2015-08-05 11:20:59

by Eli Billauer

[permalink] [raw]
Subject: [PATCH] char: xillybus: Allow 64-bit DMA on PCIe interface

Until now, only 32-bit DMA addressing was allowed, following a report on
some old Intel machine that dropped 64-bit PCIe packets, even though
pci_set_dma_mask() was successful with DMA_BIT_MASK(64).

But then came TI's Keystone II chip (ARM Cortex A15 + DSPs), which refuses
32-bit DMA addressing (for good reasons). So 64-bit DMA is allowed as a
fallback option.

Signed-off-by: Eli Billauer <[email protected]>
---
drivers/char/xillybus/xillybus_pcie.c | 10 ++++++----
1 files changed, 6 insertions(+), 4 deletions(-)

diff --git a/drivers/char/xillybus/xillybus_pcie.c b/drivers/char/xillybus/xillybus_pcie.c
index d8266bc..9418300 100644
--- a/drivers/char/xillybus/xillybus_pcie.c
+++ b/drivers/char/xillybus/xillybus_pcie.c
@@ -193,14 +193,16 @@ static int xilly_probe(struct pci_dev *pdev,
}

/*
- * In theory, an attempt to set the DMA mask to 64 and dma_using_dac=1
- * is the right thing. But some unclever PCIe drivers report it's OK
- * when the hardware drops those 64-bit PCIe packets. So trust
- * nobody and use 32 bits DMA addressing in any case.

▶ **Dataset section**

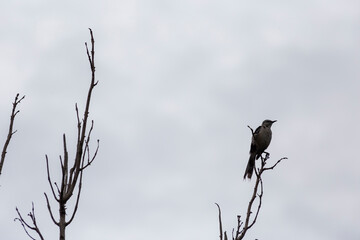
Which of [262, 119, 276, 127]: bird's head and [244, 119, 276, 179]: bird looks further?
[262, 119, 276, 127]: bird's head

▶ **Request 1**
Do these statements agree with the patch? (a) Before the change, the driver allowed only 32-bit DMA addressing. (b) The Keystone II chip refuses 64-bit DMA addressing. (c) The patch makes 64-bit DMA the first option the driver tries. For each, answer yes or no and quote the deciding words.
▶ **Request 2**
Quote everything in the patch from "[permalink] [raw]" down to "successful with DMA_BIT_MASK(64).".

▶ **Task result 1**
(a) Yes: "Until now, only 32-bit DMA addressing was allowed"
(b) No: "which refuses 32-bit DMA addressing"
(c) No: "So 64-bit DMA is allowed as a fallback option."

▶ **Task result 2**
[permalink] [raw]
Subject: [PATCH] char: xillybus: Allow 64-bit DMA on PCIe interface

Until now, only 32-bit DMA addressing was allowed, following a report on
some old Intel machine that dropped 64-bit PCIe packets, even though
pci_set_dma_mask() was successful with DMA_BIT_MASK(64).